Die Haushalte der Landkreise, Städte und Gemeinden befinden sich in akuter Schieflage. Das Rekorddefizit bedroht die bisher für selbstverständlich erachteten Leistungen wie Straßenunterhalt, Kitas, Schulen oder ÖPNV. Den Aktionstag „Kommunen am Limit“ nutzen Landrat und Bürgermeister, um auf die Lage aufmerksam zu machen.
Der Deutsche Landkreistag hat den 22. Juni 2026 zum Aktionstag „Kommunen am Limit“ ausgerufen. Auch die Städte und Gemeinden im Landkreis unterstützen diese bundesweite Aktion. Landrat Dr. Kistler hat sich dafür gemeinsam mit Martin Gruner, Oberbürgermeister der Stadt Waldshut-Tiengen, Marion Frei, Bürgermeisterin Dettighofen, Tobias Gantert, Bürgermeister Ühlingen-Birkendorf und Vorsitzender des Kreisverbandes des Gemeindetags, Ulrich Krieger, Bürgermeister Laufenburg und Manfred Weber, Bürgermeister Küssaberg und stellv. Aufsichtsratsvorsitzender der Klinikum Hochrhein GmbH, in Waldshut getroffen.
Die Vertreter der Kommunen wählten Einrichtungen aus, die exemplarisch für die kommunalen Leistungen stehen: das Klinikum Hochrhein, den Kindergarten St. Marien sowie das Waldshuter Schwimmbad. Das Vertrauen der Menschen entsteht dort, wo sie den Staat erleben – in ihrem Alltag. Es gehe nicht darum, sich den notwendigen Reformen zu verschließen, sondern vielmehr um einen vernünftigen Ausgleich von Aufgaben und Finanzen zwischen den drei Ebenen Bund, Länder und Kommunen.

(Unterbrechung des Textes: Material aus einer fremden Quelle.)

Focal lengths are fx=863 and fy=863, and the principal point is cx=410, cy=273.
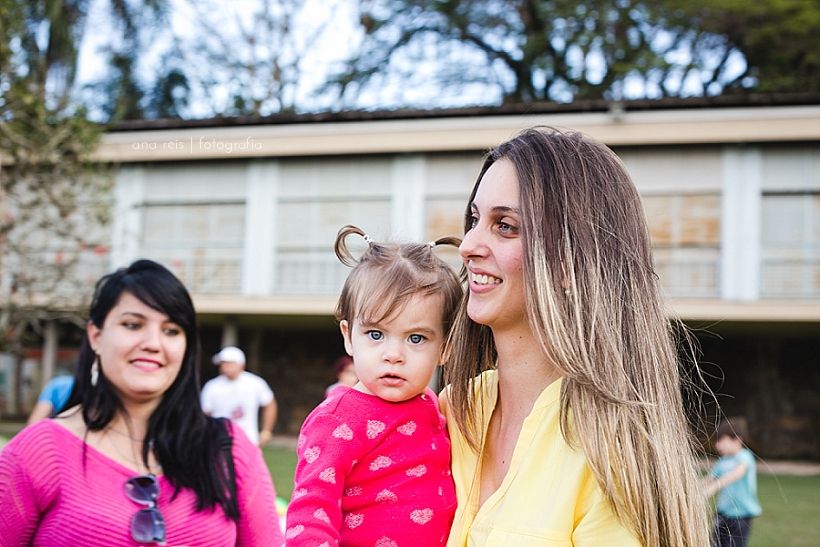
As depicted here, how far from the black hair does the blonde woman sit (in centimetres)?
121

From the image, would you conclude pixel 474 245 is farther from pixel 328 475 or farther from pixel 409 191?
pixel 409 191

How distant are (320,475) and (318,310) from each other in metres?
16.5

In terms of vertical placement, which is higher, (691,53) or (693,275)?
(691,53)

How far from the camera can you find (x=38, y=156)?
12.5m

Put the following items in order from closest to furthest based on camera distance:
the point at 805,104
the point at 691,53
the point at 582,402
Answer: the point at 582,402 < the point at 805,104 < the point at 691,53

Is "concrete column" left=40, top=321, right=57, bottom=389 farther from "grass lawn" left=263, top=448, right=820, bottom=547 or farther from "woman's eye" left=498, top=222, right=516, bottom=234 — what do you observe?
"woman's eye" left=498, top=222, right=516, bottom=234

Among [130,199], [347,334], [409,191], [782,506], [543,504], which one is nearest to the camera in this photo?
[543,504]

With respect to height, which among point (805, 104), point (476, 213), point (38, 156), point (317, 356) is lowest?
point (317, 356)

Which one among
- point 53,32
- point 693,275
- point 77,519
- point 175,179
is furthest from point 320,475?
point 53,32

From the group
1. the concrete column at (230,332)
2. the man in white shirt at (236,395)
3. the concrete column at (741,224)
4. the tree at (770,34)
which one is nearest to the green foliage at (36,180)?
the man in white shirt at (236,395)

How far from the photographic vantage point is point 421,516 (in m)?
2.31

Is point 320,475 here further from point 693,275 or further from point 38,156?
point 693,275

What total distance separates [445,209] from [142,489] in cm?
1559

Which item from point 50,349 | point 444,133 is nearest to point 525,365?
point 444,133
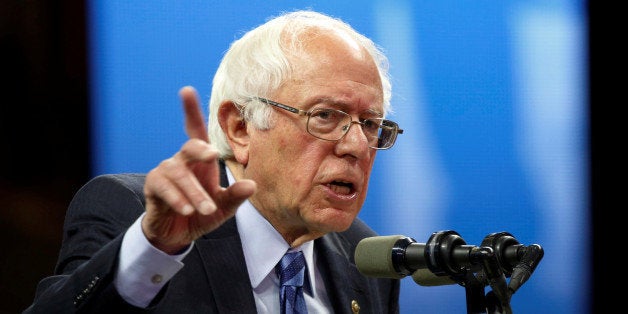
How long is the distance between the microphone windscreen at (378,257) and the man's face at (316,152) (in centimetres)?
37

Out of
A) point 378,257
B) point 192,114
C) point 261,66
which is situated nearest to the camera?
point 192,114

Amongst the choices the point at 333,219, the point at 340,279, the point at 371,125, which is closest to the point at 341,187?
the point at 333,219

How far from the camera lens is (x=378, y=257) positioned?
1784mm

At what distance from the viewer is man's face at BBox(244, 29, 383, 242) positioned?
2240 millimetres

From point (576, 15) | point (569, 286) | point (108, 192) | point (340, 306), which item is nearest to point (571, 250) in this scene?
point (569, 286)

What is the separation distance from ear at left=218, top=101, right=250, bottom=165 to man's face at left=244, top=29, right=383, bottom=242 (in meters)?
0.04

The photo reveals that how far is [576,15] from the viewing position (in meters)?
3.54

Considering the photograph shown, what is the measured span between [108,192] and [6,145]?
2.72 ft

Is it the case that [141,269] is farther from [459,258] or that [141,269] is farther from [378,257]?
[459,258]

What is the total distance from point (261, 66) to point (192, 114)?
0.91m

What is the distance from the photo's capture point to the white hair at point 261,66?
2.33 meters

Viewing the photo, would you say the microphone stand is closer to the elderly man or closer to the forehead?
the elderly man

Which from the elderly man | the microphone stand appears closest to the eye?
the elderly man
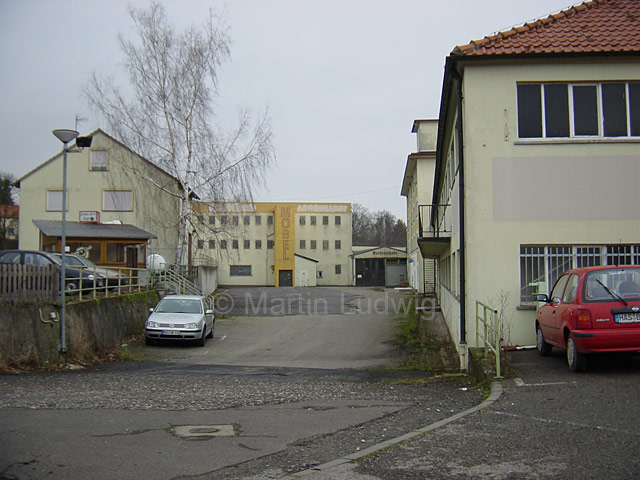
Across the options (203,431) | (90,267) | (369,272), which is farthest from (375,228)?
(203,431)

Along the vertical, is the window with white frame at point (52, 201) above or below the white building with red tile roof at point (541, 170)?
above

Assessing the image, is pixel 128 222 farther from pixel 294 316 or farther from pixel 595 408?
pixel 595 408

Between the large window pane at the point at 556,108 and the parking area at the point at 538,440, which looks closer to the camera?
the parking area at the point at 538,440

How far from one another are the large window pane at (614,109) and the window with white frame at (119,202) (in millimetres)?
32578

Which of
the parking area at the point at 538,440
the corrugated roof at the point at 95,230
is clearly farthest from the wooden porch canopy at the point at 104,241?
the parking area at the point at 538,440

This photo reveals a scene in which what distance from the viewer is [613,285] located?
955 centimetres

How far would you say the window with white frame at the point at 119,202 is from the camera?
40.2 m

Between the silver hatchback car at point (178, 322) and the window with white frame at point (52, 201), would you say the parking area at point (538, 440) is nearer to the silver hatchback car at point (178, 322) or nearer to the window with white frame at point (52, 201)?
the silver hatchback car at point (178, 322)

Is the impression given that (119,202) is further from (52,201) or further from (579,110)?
(579,110)

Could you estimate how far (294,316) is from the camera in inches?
1168

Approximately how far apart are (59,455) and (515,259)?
376 inches

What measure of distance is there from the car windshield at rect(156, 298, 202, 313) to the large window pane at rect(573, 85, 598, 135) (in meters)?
13.0

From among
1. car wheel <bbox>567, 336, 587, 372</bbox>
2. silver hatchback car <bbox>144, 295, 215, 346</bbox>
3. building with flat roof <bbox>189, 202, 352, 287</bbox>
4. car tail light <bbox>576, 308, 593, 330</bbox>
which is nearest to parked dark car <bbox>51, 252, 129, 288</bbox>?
silver hatchback car <bbox>144, 295, 215, 346</bbox>

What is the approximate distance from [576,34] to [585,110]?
177 cm
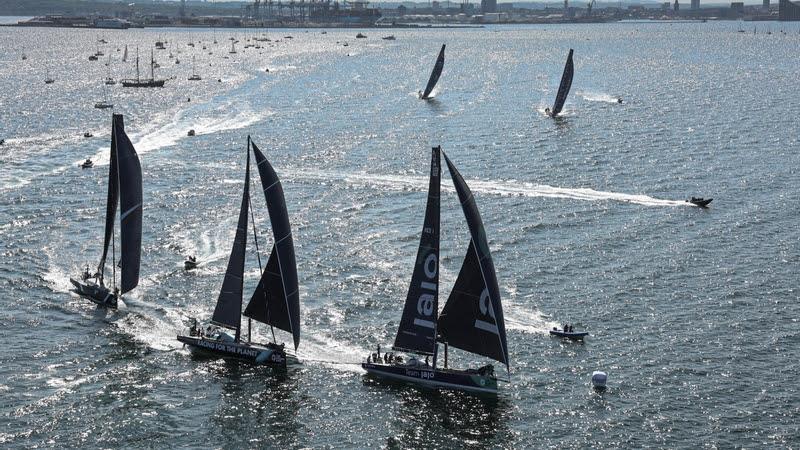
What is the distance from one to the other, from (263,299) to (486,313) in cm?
1486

Neue Aufgaben – ohne ausreichende Finanzierung
„Von Bund und Ländern werden uns immer neue Leistungen und damit Ausgaben weitergereicht. Das bringt so langsam auch unsere Kommunen an die Grenzen der Handlungsfähigkeit“ sagt Landrat Dr. Kistler und fügt hinzu: „Der Staat wird von den Menschen vor Ort erfahren und dabei ganz wesentlich von der kommunalen Selbstverwaltung entwickelt. Immer neue Rechtsansprüche und die unzureichende Finanzierung belasten uns“.
Als Vorsitzender der Bürgermeister des Landkreises kennt Tobias Gantert die Nöte der Kommunen aus eigener Erfahrung. Er sagt: „Es kann nicht sein, dass Bund und Länder großzügig Leistungen versprechen, das Bezahlen dann aber den Kommunen überlassen. Wir fordern eine ernsthafte Aufgabenkritik und eine vollständige Finanzierung der übertragenen Aufgaben. Wer starke Kommunen will, muss sie endlich auch finanziell handlungsfähig machen.“
Oberbürgermeister Martin Gruner betont: „Wir tragen vor Ort die Verantwortung für das tägliche Leben unserer Bürgerinnen und Bürger – von der Kita bis zum Schwimmbad. Genau darin lebt unsere Demokratie: in der Mitbestimmung vor Ort. Wenn Bund und Länder ihre Aufgaben auf Kosten unserer Handlungsfähigkeit weiterreichen und uns dadurch die Mittel oder der Spielraum fehlen, nimmt diese Mitbestimmung Schaden – und damit etwas, das für unser Gemeinwesen unverzichtbar ist.“
Verschlechterung für die Kliniken
Das Leistungsspektrum der Landkreise und Kommunen umfasst unter anderem die Grundsicherung für Arbeitssuchende, Kinder- und Jugendhilfe, Kindergärten, Schulen, Gesundheit, Integration, Infrastruktur, aber auch Freizeit oder Kulturangebote. Die Landkreise, Städte und Gemeinden fordern, eine wirksame Überbrückung bis die von der Regierung geplanten Reformen greifen und einen Kostenausgleich von Bund und Ländern.
Die Landkreise in Baden-Württemberg unterstützen auch den landesweiten Aktionstag der Kliniken. Insbesondere die geplante Reform zur Stabilisierung der gesetzlichen Krankenversicherungen verschlechtere die bereits angespannte Finanzlage der Kliniken. Tot zu sparen, könne nicht die Lösung sein, heißt es vom Landkreistag.
Gemeinsames Ziel
Der Appell der 294 deutschen Landkreise, mit dem sie sich an diesem 22. Juni 2026 an die Bundesregierung wenden, trägt den Titel „Heimat gestalten. Zukunft sichern.“ Damit soll auch unterstrichen werden, dass trotz der formulierten Kritik das Ziel – nämlich die Zukunft zu gestalten – nur gemeinsam von allen drei Ebenen erreicht werden kann.